# If cryptographic hashes are completely unique, could they theoretically be used to transfer data? [duplicate]

I know it sounds ridiculous, but hear me out. We know that good hashing algorithms would generate hashes that are pretty much unique. If, in the future, we create a perfect (or just really near perfect) algorithm, could those hashes be used to represent larger chunks of data in a totally unique way? If they truly were unique and determined entirely by the file, could a powerful enough machine work backwards and reconstruct the file?

Now, this is a bit of a stretch from what we currently know, but I'd think it might be possible. Quantum computers can perform many different tasks at once, and we know that they pose a significant threat to modern forms of encryption because of this ability. While that isn't exactly the same thing as guessing every possible file that could've produced a particular hash, but I'd imagine there might be a way to make the process more efficient.

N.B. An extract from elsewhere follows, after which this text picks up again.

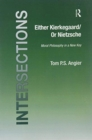 Image for Either Kierkegaard/Or Nietzsche : Moral Philosophy in a New Key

Maybe you get a hash that's a couple kilobytes long, allowing for billions of different input types. Combine that with a computer capable of generating and testing every possible input simultaneously and you'd be able to send tons of information in a couple kilobytes of transmission.

I'm not asking if it's possible to do with our current technology, as I'm fairly sure it isn't. I just want to know if the process of hashing a file could (in theory) support it.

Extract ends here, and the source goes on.